◆ **Aufgabenstellung**:
[1] Entscheide für jede der folgenden Aussagen mit Ja oder Nein, ob sie zum Seitenauszug über Kilometerleasing passt, und belege jede Antwort mit dem entscheidenden wörtlichen Zitat.
(a) Verbraucher erfahren aus den Vertragsunterlagen, dass ihnen beim Kilometerleasing ein Widerrufsrecht zusteht.
(b) Für Verbraucher dürfte das Restwertleasing die häufiger gewählte Vertragsart sein.
(c) Der Unterzeichner bemerkt, dass Restwertleasing, Kilometerleasing und Fahrzeugfinanzierung nur selten verwechselt werden.
[2] Beantworte mithilfe des Seitenauszugs über Kilometerleasing diese Fragen:
(a) Wovon dürfte der weit überwiegende Teil der Bevölkerung ausgehen?
(b) Welche drei Dinge werden laut dem Unterzeichner häufig durcheinandergeworfen?
(c) Von welcher Vertragsart wird das Kilometerleasing abgegrenzt, wenn von der häufiger gewählten Vertragsart die Rede ist?
[3] Führe den Seitenauszug über Kilometerleasing im Anschluss an seinen letzten Satz weiter.

◆ **Seitenauszug**:
Wer als Verbraucher einen Kilometerleasingvertrag abschließt, der wird in den vertraglichen Unterlagen darüber informiert, dass ihm ein Widerrufsrecht zustünde. Entsprechend dürfte auch der weit überwiegende Teil der Bevölkerung davon ausgehen, dass ein Kilometerleasing widerrufen werden kann. Generell stellt jedenfalls der Unterzeichner häufig fest, dass Restwertleasing, Kilometerleasing und Finanzierung eines Fahrzeugs hinsichtlich Voraussetzungen und Rechtsfolgen nicht selten durcheinandergeworfen werden.

Der Abschluss eines Kilometerleasingvertrages dürfte jedenfalls für Verbraucher in Abgrenzung zum Restwertleasing die häufiger gewählte Vertragsart sein.

◆ **Gegebene Daten**:
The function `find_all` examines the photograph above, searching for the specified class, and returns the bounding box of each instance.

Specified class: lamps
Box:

◆ **Antworten je Aufgabe**:
[1]
(a) Ja: „der wird in den vertraglichen Unterlagen darüber informiert, dass ihm ein Widerrufsrecht zustünde“
(b) Nein: „Der Abschluss eines Kilometerleasingvertrages dürfte jedenfalls für Verbraucher in Abgrenzung zum Restwertleasing die häufiger gewählte Vertragsart sein.“
(c) Nein: „hinsichtlich Voraussetzungen und Rechtsfolgen nicht selten durcheinandergeworfen werden“

[2]
(a) Davon, dass ein Kilometerleasing widerrufen werden kann.
(b) Restwertleasing, Kilometerleasing und die Finanzierung eines Fahrzeugs.
(c) Vom Restwertleasing.

[3]
Ein Widerrufsrecht besteht hingegen nicht. Ein Leasingvertrag ist dann widerrufbar, wenn er unter den Begriff der entgeltlichen Finanzierungshilfe im Sinne des § 506 Abs. 2 BGB fällt. Dieser kennt drei Tatbestände. Nach Z. 1 die Pflicht des Verbrauchers zum Erwerb des Gegenstands, nach Z. 2 einen Vertrag, bei welchen der Unternehmer vom Verbraucher den Erwerb des Gegenstands verlangen kann und nach Z. 3 Verträge, bei welchen der Verbraucher bei Beendigung des Vertrages für einen bestimmten Wert des Gegenstands einzustehen hat.

Dass der Kilometerleasingvertrag nicht unter die Z. 1 und 2 fällt leuchtet relativ schnell ein. Anders sieht es schon bei Z. 3 aus, was der unterschiedliche Meinungsstand in Rechtsprechung und Literatur vortrefflich zeigt. Die Frage ist nämlich, wann der Verbraucher für einen bestimmten Wert des Gegenstands einzustehen hat. Beim Restwertleasing ist dieses Tatbestandsmerkmal relativ naheliegend gegeben. Beim Kilometerleasing, so der BGH, hingegen nicht.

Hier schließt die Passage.